SELECT GENERATE_UUID() AS analysis_id
Then insert:
INSERT INTO sector_intelligence.ms_analyses
(analysis_id, company, domain, generated_at, analysis_type,
executive_summary, coverage_confidence, iq_score, index_name,
sector, listing_status, pages_loaded, sections_assessed,
evidence_gaps, limitations, loaded_at)
VALUES (
'{analysis_id}',
'{company}',
'{domain}',
CURRENT_TIMESTAMP(),
'ms_brief',
NULL,
NULL,
{benchmark.iq_score or NULL},
'{benchmark.index_name or NULL}',
'{sector or NULL}',
'{listing_status}',
0,
['{top_level_section_1}', '{top_level_section_2}', ...],
['{evidence_gap_1}', ...],
[],
CURRENT_TIMESTAMP()
)
The analysis_type is 'ms_brief'. Fields like executive_summary and coverage_confidence are NULL — they are populated when ms-findings runs and updates this row. The artefact_json column can optionally hold the full manifest JSON.
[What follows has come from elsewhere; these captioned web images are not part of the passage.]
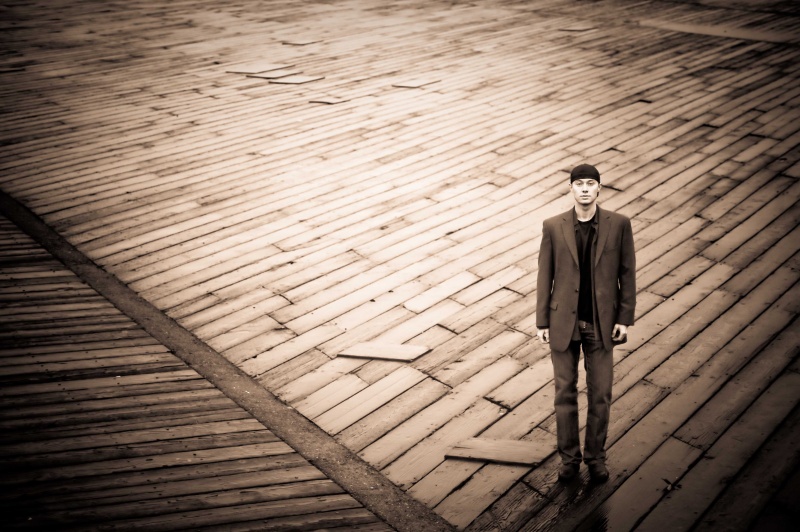 Male model photo shoot of Geoffrey Gribbin and SKY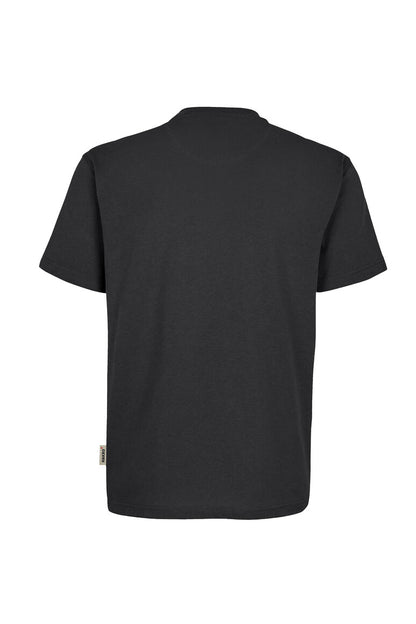 Hakro - T-shirt unisexe coupe confortable - Mikralinar - Gris carbone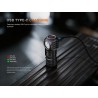FENIX nabíjacia čelovka HM53R Garnet – Čierna | ANAREUS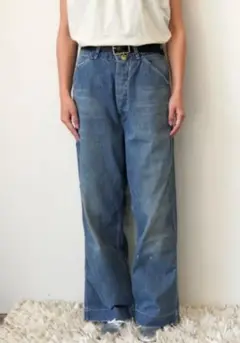 chimala(チマラ) DENIM PAINTER PANTS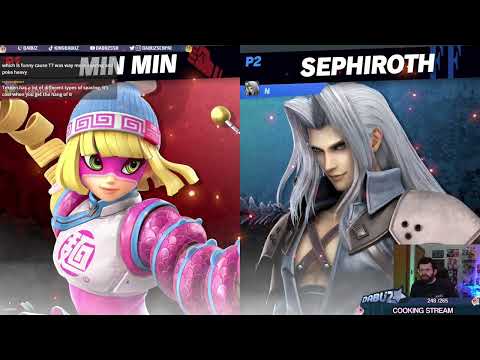 Dabuz (Min Min) vs Ned (Sephiroth) - Practice | 12 Feb 24'
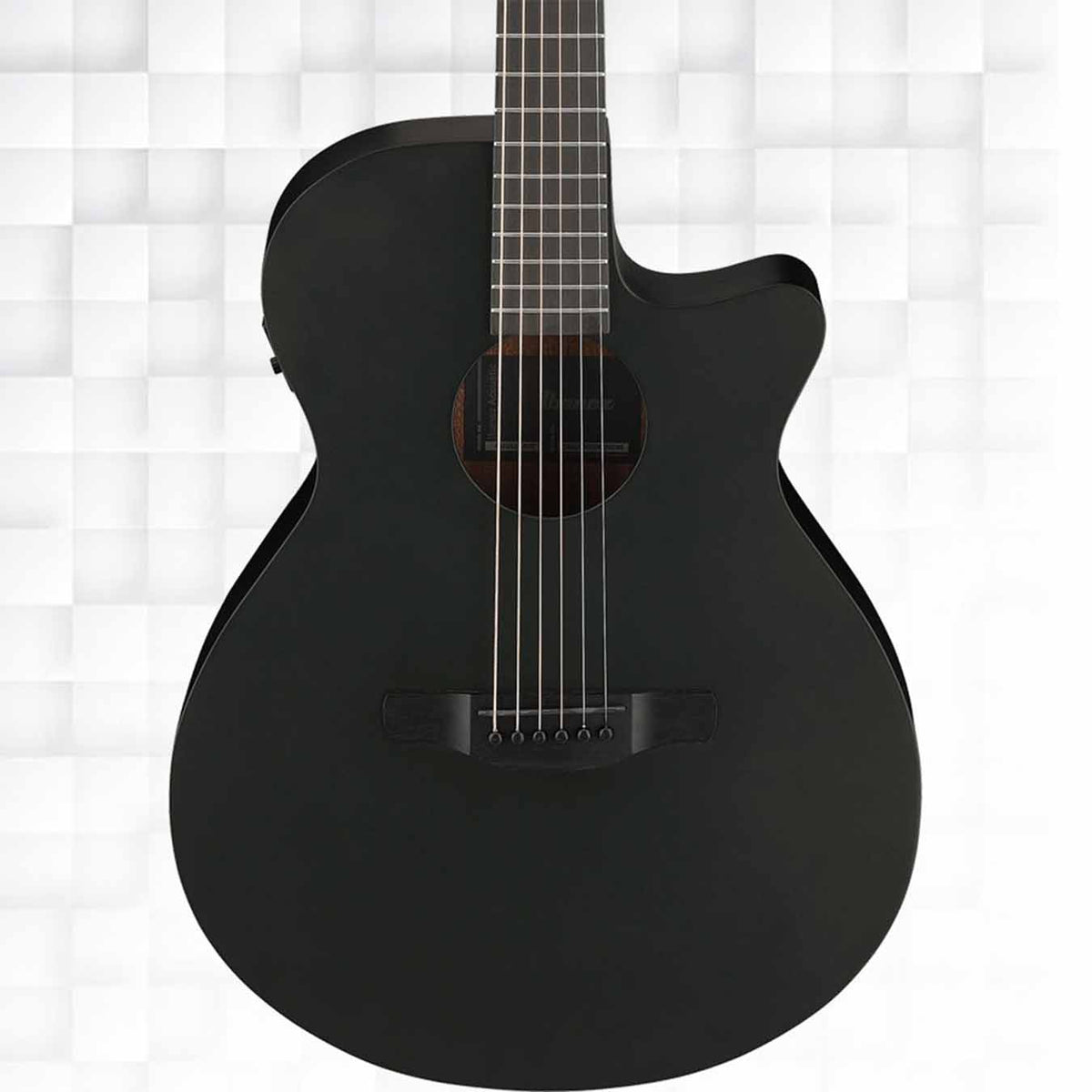 Ibanez AEG621 BOT Electro Acoustic Guitar - Black Out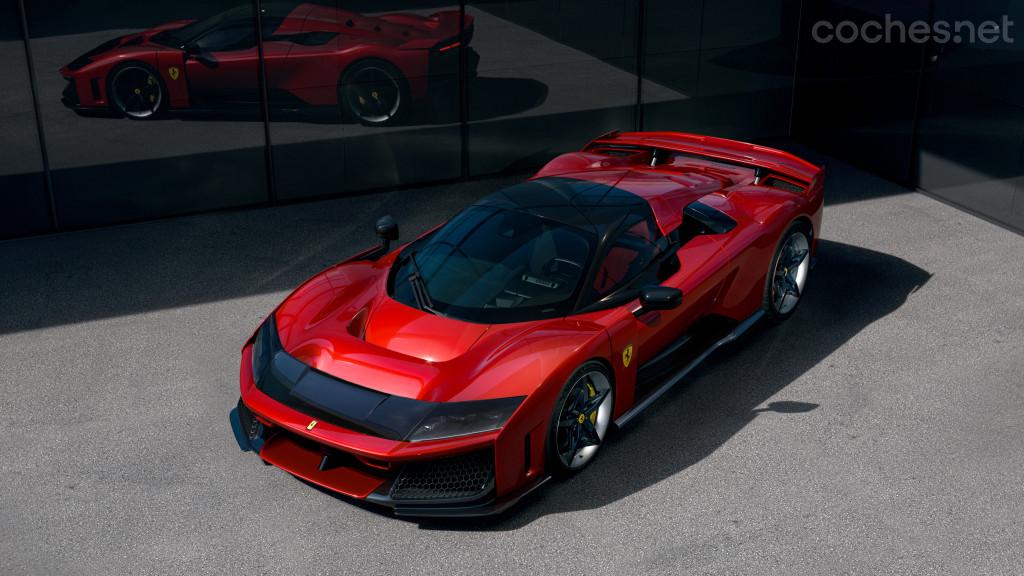 El Ferrari F80 pasará a la historia como lo hizo el LaFerrari, sin ir más lejos. Se vende en serie limitada a 799 unidades.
Do not block: If the INSERT fails, proceed to Stage completion.
After saving the manifest, show a clean summary to the consultant:
Show:
Do not show: raw JSON, criterion observations, findings, or recommendations.
Offer:
/ms-crawl (recommended next step)If document extraction is still pending consultant approval, surface the document list now and wait for instruction before offering to continue.